Im Nördlinger Ries sind Archäologen auf Funde aus dem frühen Mittelalter gestoßen, wie sie nördlich der Alpen einmalig sind. Trotzdem wäre es das Beste, man bräuchte viele dieser Schätze gar nicht auszugraben.

Von Hans Kratzer, Deiningen

Natürlich, Schwaben ist von Haus aus ein gesegnetes Land, aber für die Archäologen muss sich diese Region mittlerweile sogar wie eine Art Goldgrube anfühlen. Regelmäßig kommen dort spektakuläre Bodenfunde ans Licht. Erinnert sei etwa an die Überreste des Primaten "Udo" aus dem Allgäu, der bereits vor zwölf Millionen Jahren den aufrechten Gang pflegte.
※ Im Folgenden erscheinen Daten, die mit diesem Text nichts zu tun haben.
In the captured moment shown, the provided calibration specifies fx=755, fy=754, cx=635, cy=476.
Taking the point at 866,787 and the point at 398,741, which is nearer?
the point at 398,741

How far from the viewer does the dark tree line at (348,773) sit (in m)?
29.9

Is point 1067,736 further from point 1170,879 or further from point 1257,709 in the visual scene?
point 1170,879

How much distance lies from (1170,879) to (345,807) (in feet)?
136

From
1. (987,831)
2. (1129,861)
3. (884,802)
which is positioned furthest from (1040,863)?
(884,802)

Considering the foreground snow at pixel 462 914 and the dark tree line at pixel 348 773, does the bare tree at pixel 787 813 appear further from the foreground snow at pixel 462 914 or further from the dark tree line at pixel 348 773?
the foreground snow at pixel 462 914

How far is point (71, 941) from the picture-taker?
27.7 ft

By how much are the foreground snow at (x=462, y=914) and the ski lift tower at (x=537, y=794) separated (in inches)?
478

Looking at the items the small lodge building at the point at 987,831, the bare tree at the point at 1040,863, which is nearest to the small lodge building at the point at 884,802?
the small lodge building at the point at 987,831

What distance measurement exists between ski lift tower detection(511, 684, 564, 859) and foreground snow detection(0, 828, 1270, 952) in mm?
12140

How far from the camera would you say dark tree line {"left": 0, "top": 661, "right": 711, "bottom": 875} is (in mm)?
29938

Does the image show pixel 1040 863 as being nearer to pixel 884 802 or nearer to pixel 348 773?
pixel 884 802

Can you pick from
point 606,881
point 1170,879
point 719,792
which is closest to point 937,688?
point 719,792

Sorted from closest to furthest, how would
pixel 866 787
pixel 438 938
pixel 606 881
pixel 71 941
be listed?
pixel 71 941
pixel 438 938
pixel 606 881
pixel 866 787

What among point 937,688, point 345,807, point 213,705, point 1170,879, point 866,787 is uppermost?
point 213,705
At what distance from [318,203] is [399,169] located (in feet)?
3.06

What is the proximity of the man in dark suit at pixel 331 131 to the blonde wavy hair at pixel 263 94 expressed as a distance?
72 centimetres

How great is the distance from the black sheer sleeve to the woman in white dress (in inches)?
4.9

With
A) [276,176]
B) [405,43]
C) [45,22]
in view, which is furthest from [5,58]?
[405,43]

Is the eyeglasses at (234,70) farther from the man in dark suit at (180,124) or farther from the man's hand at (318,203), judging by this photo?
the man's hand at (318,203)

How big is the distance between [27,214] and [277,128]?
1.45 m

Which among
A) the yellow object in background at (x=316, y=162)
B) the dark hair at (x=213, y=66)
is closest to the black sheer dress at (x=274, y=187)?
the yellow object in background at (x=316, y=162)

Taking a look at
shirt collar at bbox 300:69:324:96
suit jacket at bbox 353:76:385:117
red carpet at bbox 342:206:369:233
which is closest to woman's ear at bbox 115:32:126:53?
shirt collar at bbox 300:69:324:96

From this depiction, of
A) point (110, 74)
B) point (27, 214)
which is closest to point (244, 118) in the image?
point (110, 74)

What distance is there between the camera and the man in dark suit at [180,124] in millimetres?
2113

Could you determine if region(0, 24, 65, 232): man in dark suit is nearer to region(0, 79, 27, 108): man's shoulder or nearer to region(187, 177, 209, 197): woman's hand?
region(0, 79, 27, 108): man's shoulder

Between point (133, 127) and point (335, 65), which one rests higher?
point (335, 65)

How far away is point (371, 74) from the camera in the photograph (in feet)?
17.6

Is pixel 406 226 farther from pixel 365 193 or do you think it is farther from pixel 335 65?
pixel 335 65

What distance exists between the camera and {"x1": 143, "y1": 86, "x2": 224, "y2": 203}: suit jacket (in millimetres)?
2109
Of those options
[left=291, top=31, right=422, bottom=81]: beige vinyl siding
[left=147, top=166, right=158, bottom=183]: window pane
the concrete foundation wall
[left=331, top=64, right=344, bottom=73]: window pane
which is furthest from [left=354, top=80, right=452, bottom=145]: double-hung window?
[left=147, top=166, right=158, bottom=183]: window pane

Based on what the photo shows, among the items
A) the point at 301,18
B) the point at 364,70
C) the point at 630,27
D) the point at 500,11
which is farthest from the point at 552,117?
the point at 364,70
Aufsehen erregte zuletzt auch ein Reitergrab aus dem 7. Jahrhundert im Landkreis Augsburg. Mittlerweile wird das Wort spektakulär in der Bodendenkmalpflege fast inflationär verwendet, es gibt ja kaum noch einen größeren Fund, der nicht mit diesem Attribut versehen wird.

Für die neuesten Funde aus dem Nördlinger Ries ist die Einordnung spektakulär wohl dennoch angebracht. In einem Neubaugebiet der Ortschaft Deiningen kamen nun Gräber aus dem 6. Jahrhundert zum Vorschein, und diese enthielten Gegenstände, die unbedingt aufhorchen lassen. Ganz ungewöhnlich sind ein in einem Rittergrab gefundener Elfenbeinkamm sowie eine Schale, die im damaligen Tunesien angefertigt wurde. Derlei Funde sind bislang nördlich der Alpen einmalig, sagt der Archäologe Johann Tolksdorf vom Landesamt für Denkmalpflege.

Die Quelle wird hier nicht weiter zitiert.